Jusqu’ici, les atouts de la ville n’étaient présentés que dans les deux guides du fabricant de pneus consacrés à la Bretagne (Bretagne nord et Bretagne Sud). Face à l’attractivité grandissante de Rennes et au succès des « city break » très prisés des touristes, le guide Michelin s’est donc attardé dans les rues de la ville, comme Le Routard ou Le Petit Futé l'avaient fait avant lui. « Le centre historique est l’un des plus remarquables de tout le grand ouest », assure le rédacteur en chef, qui a notamment attribué une étoile aux rues du Chapitre, de la Psalette et Saint-Guillaume et distingue, évidemment, le Parlement.

Le musée des Beaux Arts de Rennes a retenu l'attention du guide Michelin.
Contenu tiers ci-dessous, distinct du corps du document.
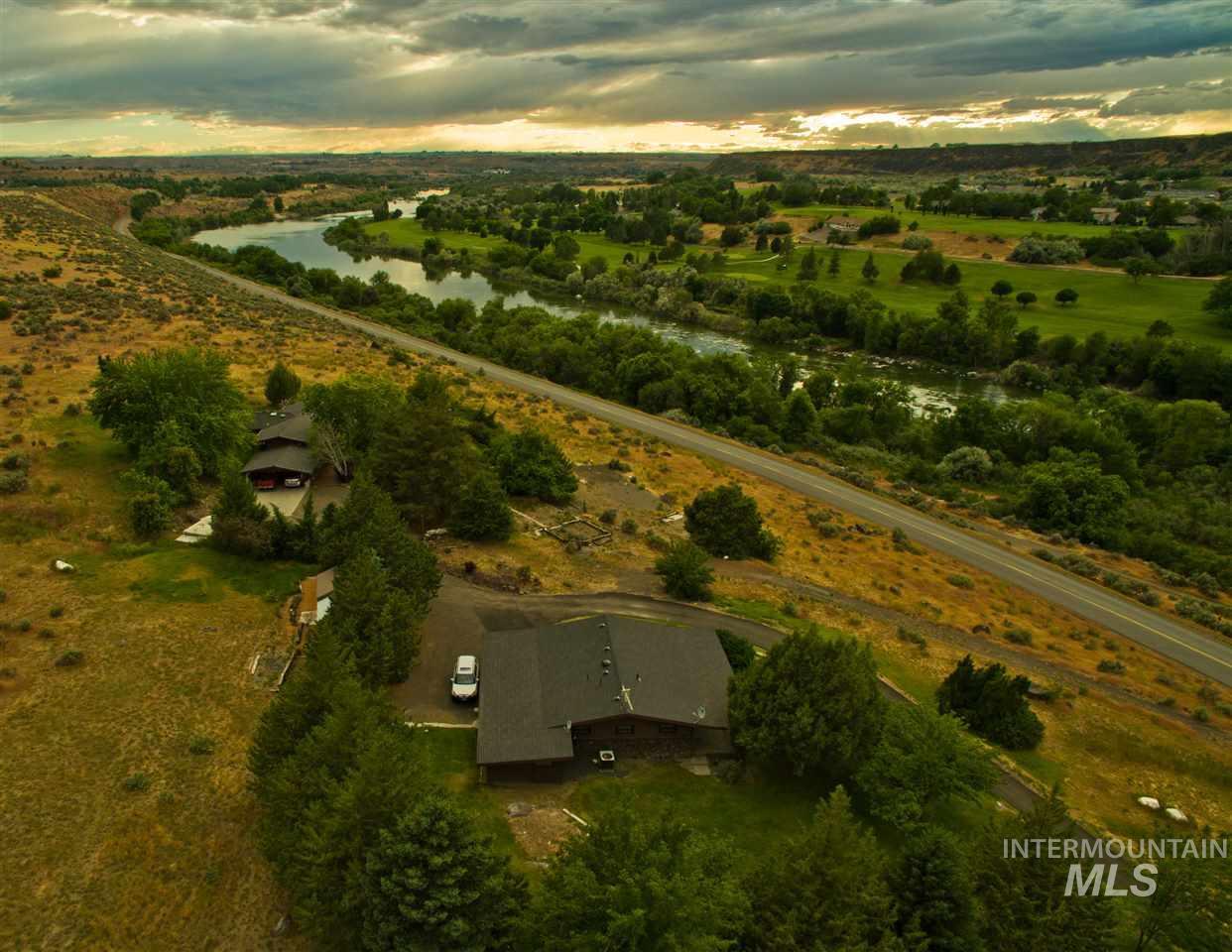 1445 River Road 2 homes, Buhl, ID 83316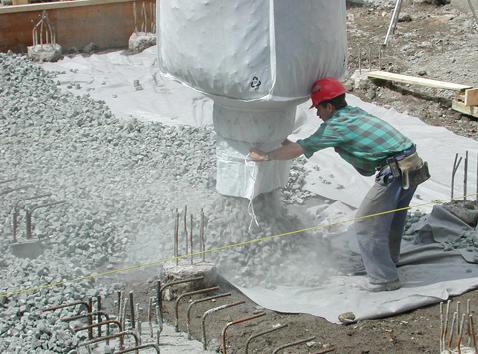 Einbringen der Schaumglasschotter-Schüttung mittels «Big-Bag» über der Rohplanie bzw. einem Vlies.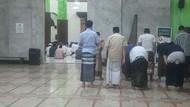 Kebahagiaan Warga Surabaya Tarawih Hari Pertama Sejak Pandemi COVID-19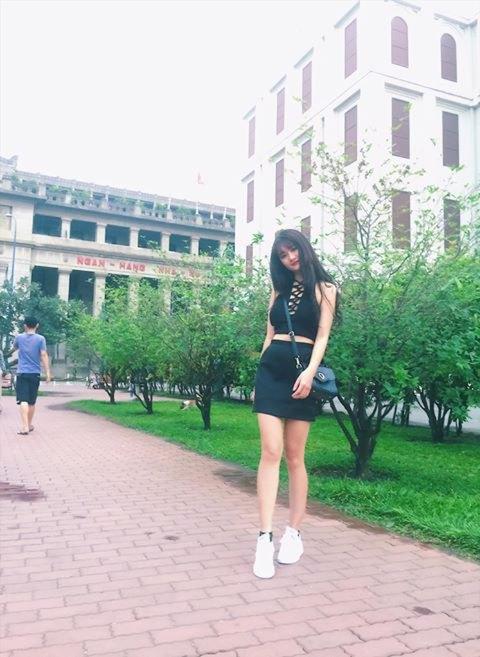 Hot girl Quỳnh Lê Mặt xinh khả ái xinh đẹp 13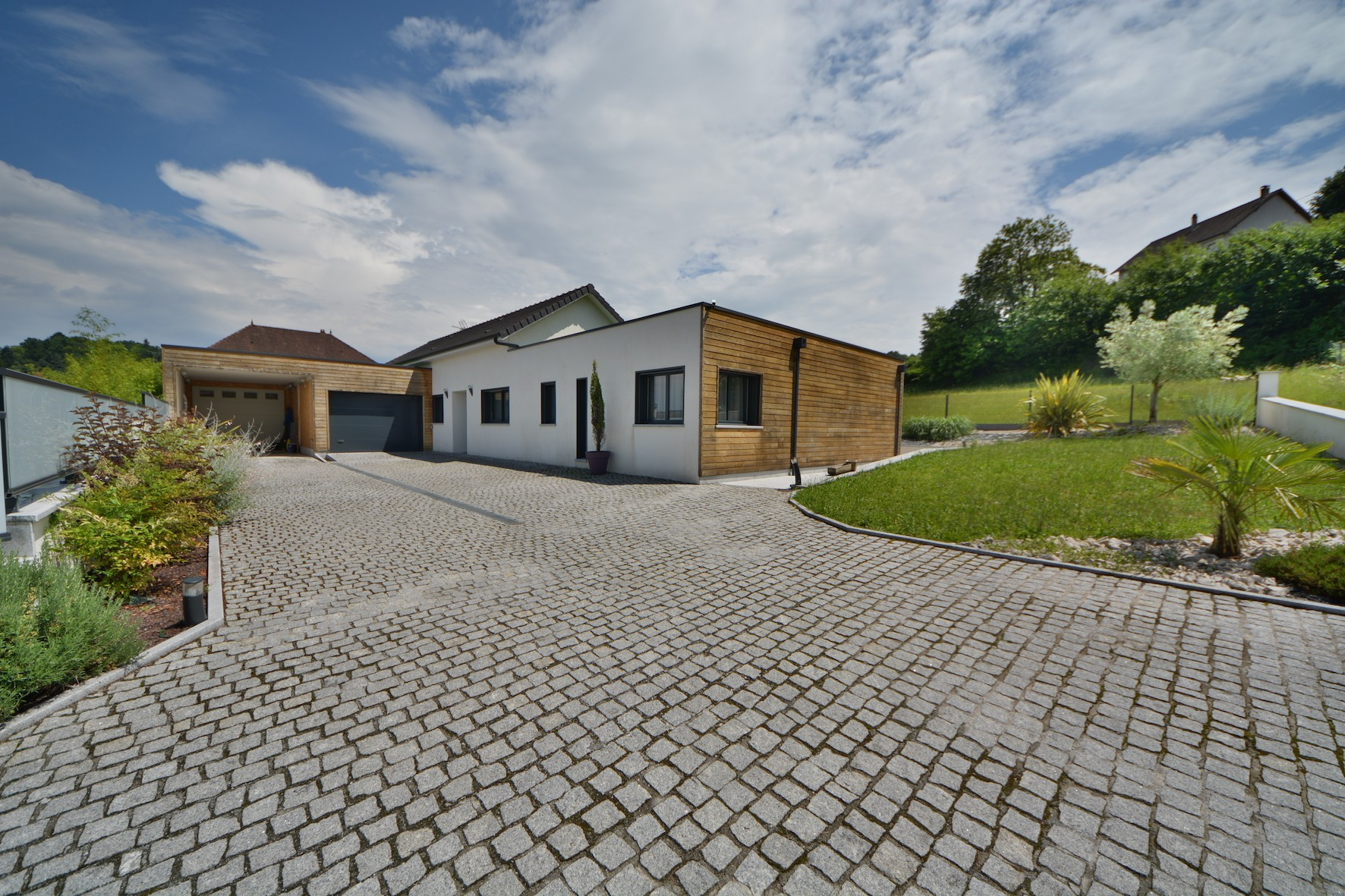 Maison a brive ventana blog for Architecte brive la gaillarde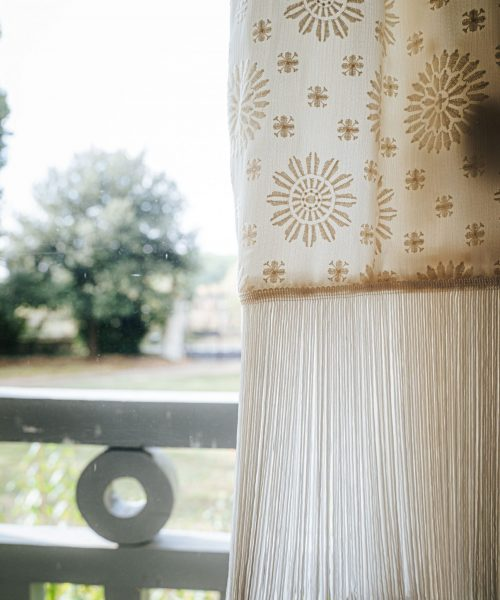 Location Robe de mariée La Rochelle robe Julie detail franges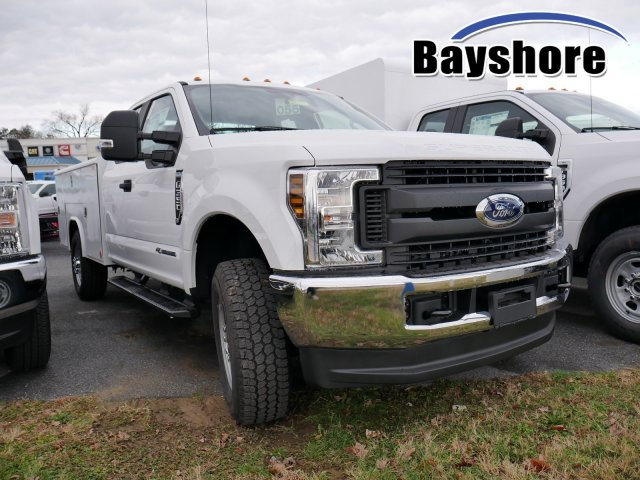2019 F-350 Super Cab 4x4, Reading Service Body #281896 - photo 1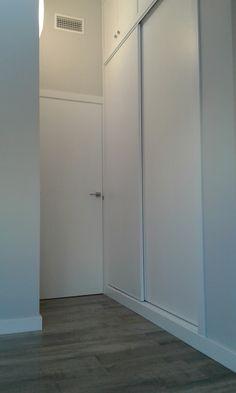 En el dormitorio hemos aprovechado la zona de mayor altura disponible para crear un armario con altillo, muy útil como el resto de los armarios nuevos.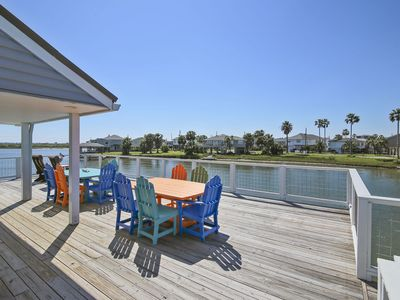 Blue Abyss canal front home 3 bedrooms, 2 full and 2 half baths, sleeps 14!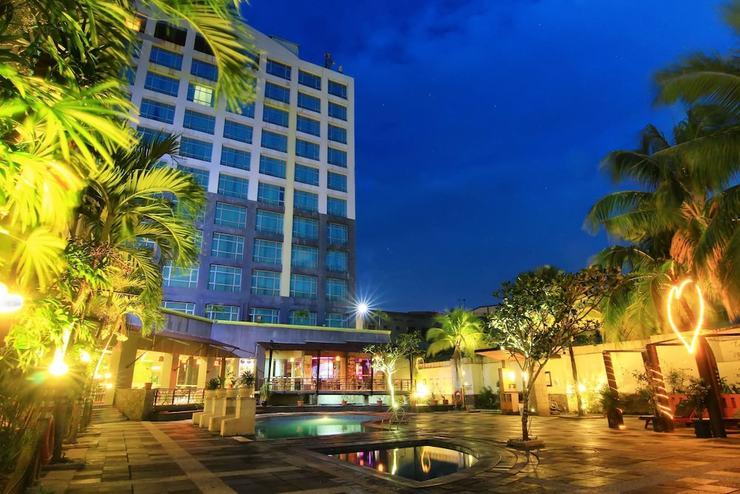 Grand Suka Hotel Pekanbaru - Pool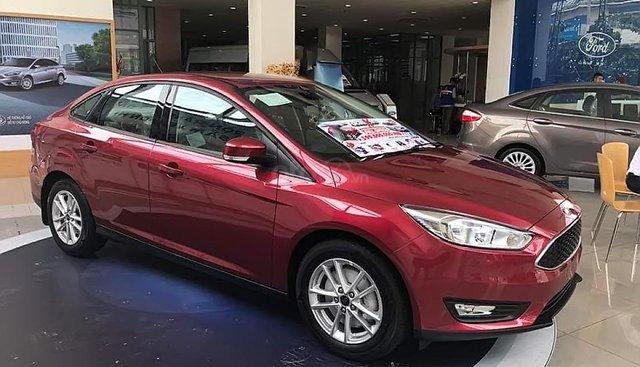 Cần bán xe Ford Focus năm 2019, màu đỏ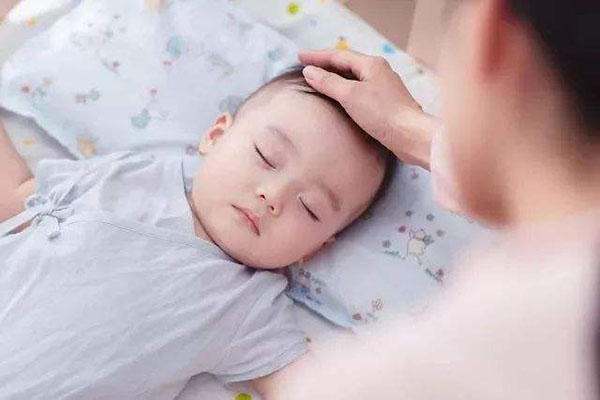 宝宝哭闹不止怎么办?读懂宝宝的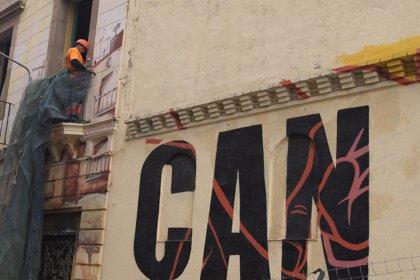 Manifestantes queman la excavadora que se utiliza en el derribo del centro 'okupado' Can Vies de Barcelona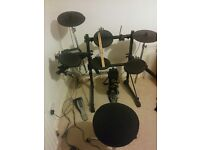 Roland TD3 Electronic Drum kit - ��230 ono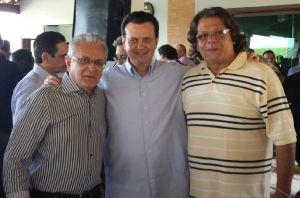Geraldo Thadeu, o presidente nacional do PSD, Gilberto Kassab e o médico Marcos Eduardo Andrade.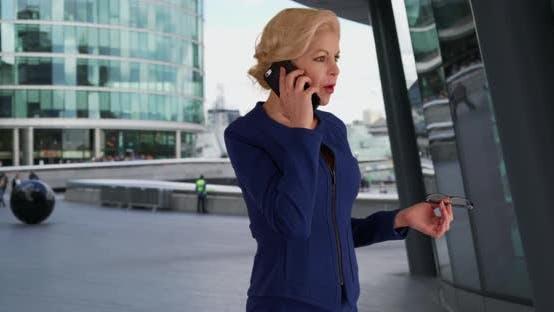 Thumbnail for Unternehmens- anwalt bei wichtigen Telefonanruf mit ihrem Mandanten
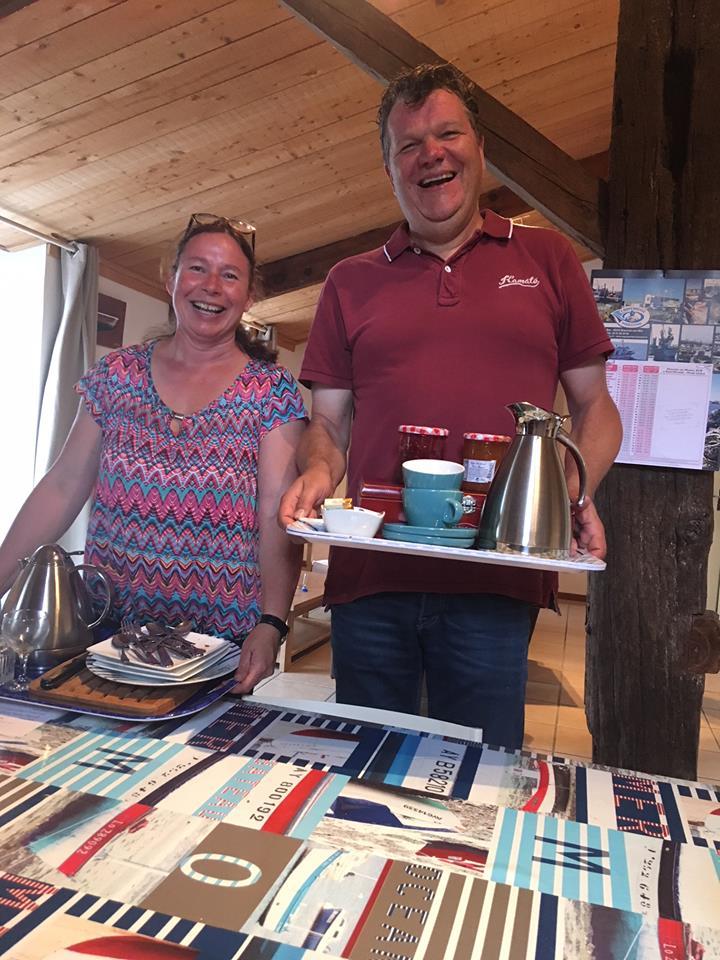Hemko en Martine serveren het ontbijt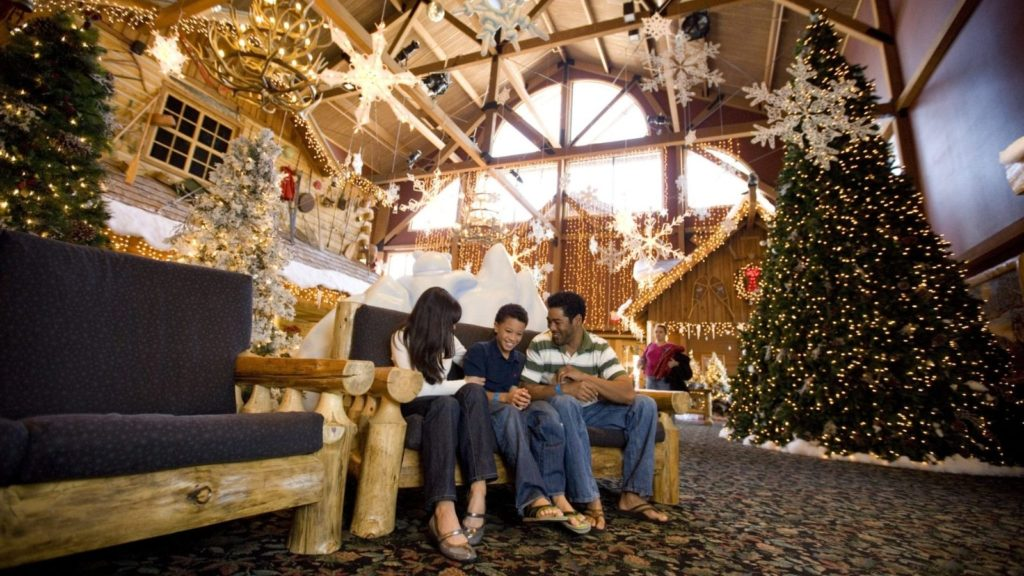 Great Wolf Lodge Lobby during Snowland Event (Photo: Great Wolf Lodge)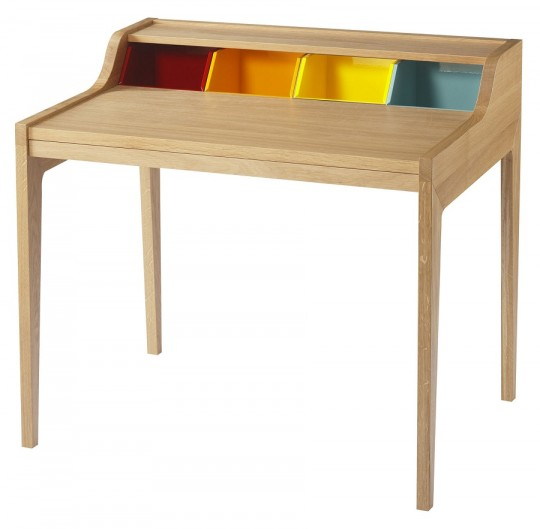 Bureau en bois avec des cubes de rangement colorés Hansen Family Remix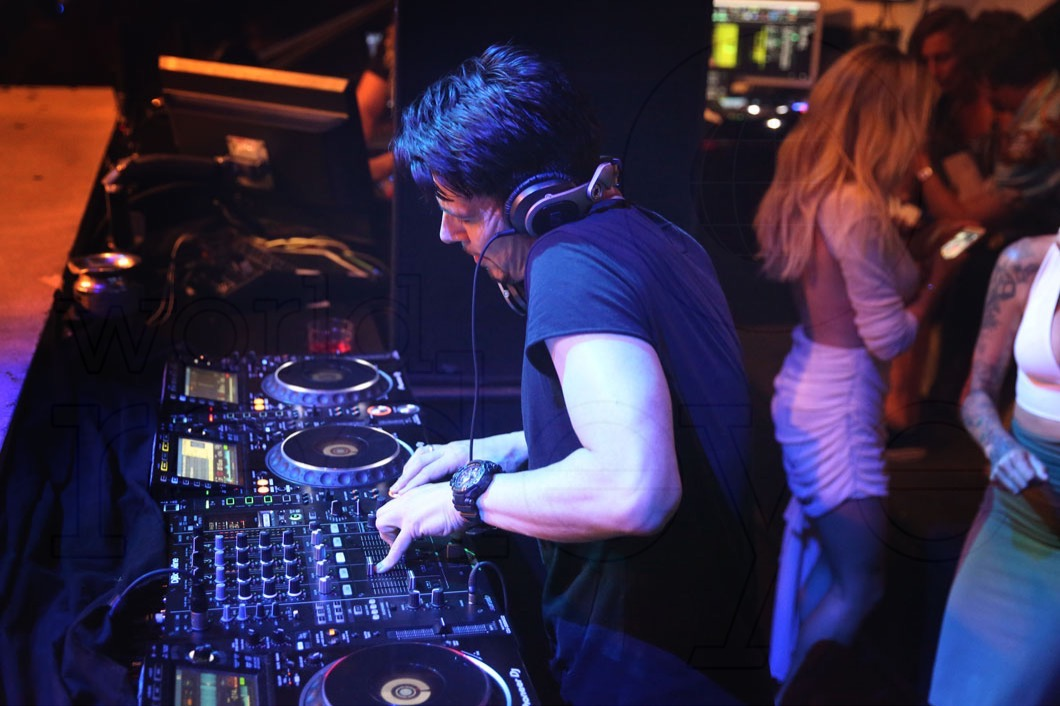 46-Thomas Gold Djing7_new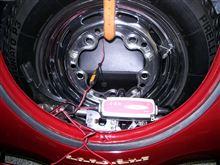 356のスペアタイヤを外さないで、バッテリー充電!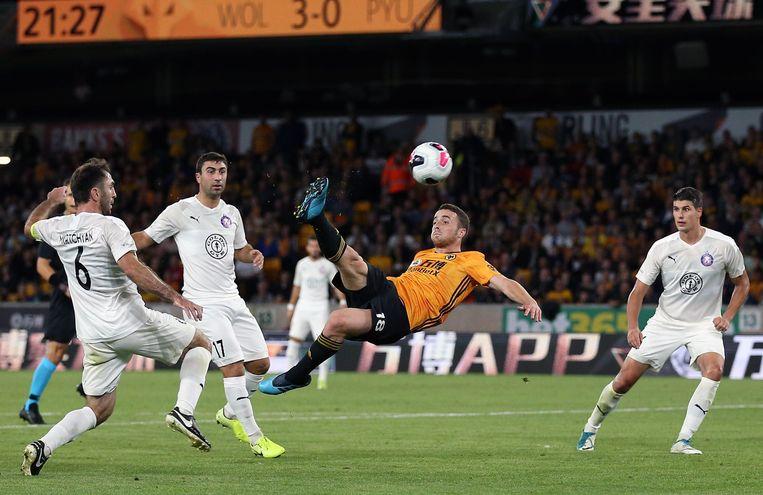 Diogo Jota werkt spectaculair binnen voor de Wolves.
Ici les oeuvres de Thomas Huber, en mars 2017.
Le musée des Beaux Arts de Rennes a retenu l'attention du guide Michelin. Ici les oeuvres de Thomas Huber, en mars 2017. - C. Allain / APEI / 20 Minutes

Très sensibles à l’offre culturelle, les rédacteurs de Michelin ont également apprécié la montée en puissance du musée des Beaux-Arts et son ouverture à l’art contemporain, tout comme l’architecture des Champs Libres. « Il y a une cohérence entre les musées, des événements communs. Sur un week-end, c’est idéal ».

Une sélection de 140 adresses

Pour se tailler une place parmi les 14 guides « week-end » parus en France, la ville s’est également appuyée sur son offre culinaire. Le célèbre marché des Lices, évidemment, mais aussi les nombreux cafés et restaurants, de la classique crêperie Saint-Georges au snack libanais Al Saj, en passant par le girly Café Albertine et même les derniers arrivants comme les Grands Gamins. La sélection des 140 adresses est complète et offre un bon panorama de l’offre rennaise.

La collectivité n’a pas payé

Plus surprenant, Rennes a aussi marqué des points pour son offre de shopping. « Les petites boutiques planquées dans les ruelles du centre historique, c’est ça que les gens cherchent, pas des grandes chaînes que l’on trouve partout », précise Philippe Orain.

Edité à 10.000 exemplaires et uniquement disponible en français, le guide sera mis à jour tous les deux ans. Et contrairement au Guide du Routard, réalisé avec la participation financière de Rennes Métropole, le guide Michelin n’aura rien coûté à la collectivité.